Die Hintergründe der Tat und das Motiv sind noch unklar. Die Polizei geht von einem Amoklauf aus. Politiker aus ganz Deutschland reagierten mit Trauer und Bestürzung auf das Verbrechen. Derweil werden immer mehr Details zum Ablauf der Tat bekannt.

Die aktuellen Entwicklungen von Freitag, dem 10. März, lesen Sie hier im Blog:

Faeser will Entwurf zum Waffenrecht noch einmal auf Lücken prüfen

Bundesinnenministerin Nancy Faeser (SPD) will nach der Amoktat von Hamburg den Entwurf zur Änderung des Waffengesetzes noch einmal prüfen. Man müsse sicherlich noch mal „an das Gesetz gehen und schauen“, ob es noch Lücken gebe, sagte sie am Freitag den ARD-„Tagesthemen“.

Im Waffengesetz solle beim Antrag auf eine Waffenbesitzkarte künftig überprüft werden, „ob jemand psychologisch geeignet ist“. Dazu brauche man mit den Gesundheitsbehörden eine Überprüfung, so Faeser. „Wir wollen vor allen Dingen eine bessere Vernetzung zwischen den Behörden.“ Das sei zum Beispiel bei einem Wohnortwechsel wichtig.

Bei der ersten Erteilung einer solchen Karte solle es ein ärztliches Attest geben. Alle Sportschützen in Deutschland ohne Hinweise regelmäßig zu untersuchen, wäre aus Faesers Sicht aber sehr schwierig. „Es sollte natürlich in Maßnahmen auch verhältnismäßig sein.“ Die furchtbare Tat in Hamburg zeige aber, wie notwendig Änderungen im Waffengesetz seien.

Tschentscher spricht von "größter Trauer und Entsetzen"
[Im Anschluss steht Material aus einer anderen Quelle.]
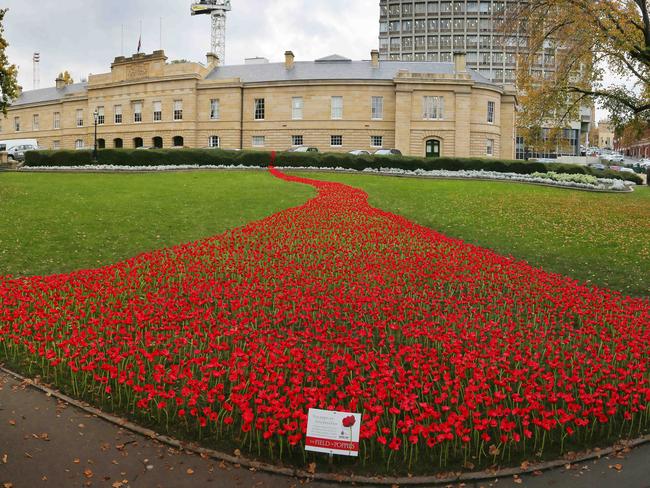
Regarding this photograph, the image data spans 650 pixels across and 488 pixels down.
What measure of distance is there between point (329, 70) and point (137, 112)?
842 inches

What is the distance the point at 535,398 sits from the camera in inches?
238

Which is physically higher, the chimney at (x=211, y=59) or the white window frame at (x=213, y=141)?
the chimney at (x=211, y=59)

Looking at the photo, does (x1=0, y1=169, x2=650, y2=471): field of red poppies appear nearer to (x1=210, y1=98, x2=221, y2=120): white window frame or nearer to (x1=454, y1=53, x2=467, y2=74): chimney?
(x1=454, y1=53, x2=467, y2=74): chimney

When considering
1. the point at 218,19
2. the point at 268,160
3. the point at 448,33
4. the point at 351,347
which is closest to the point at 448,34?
the point at 448,33

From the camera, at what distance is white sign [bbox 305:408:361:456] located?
16.2 feet

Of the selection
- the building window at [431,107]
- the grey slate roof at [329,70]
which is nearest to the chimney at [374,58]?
the grey slate roof at [329,70]

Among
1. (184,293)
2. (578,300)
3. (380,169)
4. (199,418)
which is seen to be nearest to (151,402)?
(199,418)

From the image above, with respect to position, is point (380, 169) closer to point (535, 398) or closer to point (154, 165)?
point (154, 165)

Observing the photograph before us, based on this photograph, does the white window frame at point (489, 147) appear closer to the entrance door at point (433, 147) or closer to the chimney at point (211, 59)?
the entrance door at point (433, 147)

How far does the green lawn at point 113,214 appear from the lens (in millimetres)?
12969

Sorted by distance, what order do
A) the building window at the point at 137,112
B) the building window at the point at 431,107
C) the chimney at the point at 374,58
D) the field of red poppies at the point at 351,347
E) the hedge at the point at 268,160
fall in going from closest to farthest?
the field of red poppies at the point at 351,347
the hedge at the point at 268,160
the building window at the point at 431,107
the chimney at the point at 374,58
the building window at the point at 137,112

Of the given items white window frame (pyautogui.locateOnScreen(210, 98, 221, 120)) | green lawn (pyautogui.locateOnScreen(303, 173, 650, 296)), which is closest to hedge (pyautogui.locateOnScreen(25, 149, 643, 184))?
green lawn (pyautogui.locateOnScreen(303, 173, 650, 296))

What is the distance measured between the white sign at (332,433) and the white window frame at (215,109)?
55.0m

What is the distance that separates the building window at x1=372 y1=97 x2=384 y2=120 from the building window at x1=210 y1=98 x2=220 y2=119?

Nach der Amoktat mit Toten und Verletzten in einem Gebäude der Zeugen Jehovas hat Hamburgs Erster Bürgermeister Peter Tschentscher (SPD) von „größter Trauer und Entsetzen“ gesprochen. Gemeinsam mit der Zweiten Bürgermeisterin Katharina Fegebank (Grüne) und Innensenator Andy Grote besuchte er am Freitagabend den Tatort und legte einen Kranz nieder. Sie verweilten still in einer Schweigeminute. „Persönlich, im Namen des Senats, im Namen der Bürgerinnen und Bürger unserer Stadt, spreche ich den Angehörigen der Opfer unser tiefes Mitgefühl und unser Beileid aus“, sagte Tschentscher anschließend.

Auch Fegebank sprach den Angehörigen und Freunden der Opfer ihr Beileid aus. „Wir sind jetzt in Gedanken mit Ihnen, der Schock sitzt tief.“ Tschentscher und Fegebank dankten den Einsatzkräften für ihren schnellen und professionellen Einsatz. Sie hätten noch viel Schlimmeres verhindert, sagte Fegebank. Es sei selten, dass es der Polizei gelinge, den Täter während einer Amoktat zu stoppen, sagte Tschentscher. Die Behörden arbeiten nach seinen Angaben weiter mit Hochdruck an der Aufklärung der Hintergründe der Tat.

„Grauenvoll“: Faeser besucht Gebäude der Zeugen Jehovas nach Amoklauf

Nach der Amoktat in einem Gebäude der Zeugen Jehovas hat Bundesinnenministerin Nancy Faeser (SPD) den Tatort besucht und die besonderen Verdienste der Einsatzkräfte hervorgehoben. Am Freitagnachmittag traf sie im Norden der Hansestadt an dem Gebäude ein, in dem am Vorabend der 35 Jahre alte Täter Philipp F. sieben Menschen und sich selbst erschossen hat. „Es ist kaum in Worte zu fassen, was hier Furchtbares passiert ist“, sagte Faeser und bezeichnete die Tat als „grauenvoll“.

Bundesinnenministerin Nancy Faeser besucht zusammen mit Hamburgs Innensenator Andy Grote den Tatort des Amoklaufs in Hamburg.
Bundesinnenministerin Nancy Faeser besucht zusammen mit Hamburgs Innensenator Andy Grote den Tatort des Amoklaufs in Hamburg. © Funke Foto Services | Michael Rauhe

Die Ministerin sprach den Opfern sowie Angehörigen ihr Mitgefühl aus, dankte den Polizisten und Rettungskräften für ihren Einsatz und bezeichnete die Arbeit als „großartige Leistung der Hamburger Polizei“. Insbesondere lobte sie die für extreme Lagen geschulten USE-Einsatzkräfte, die zufällig in der Nähe des Geschehens waren und deshalb schnell eingreifen konnten.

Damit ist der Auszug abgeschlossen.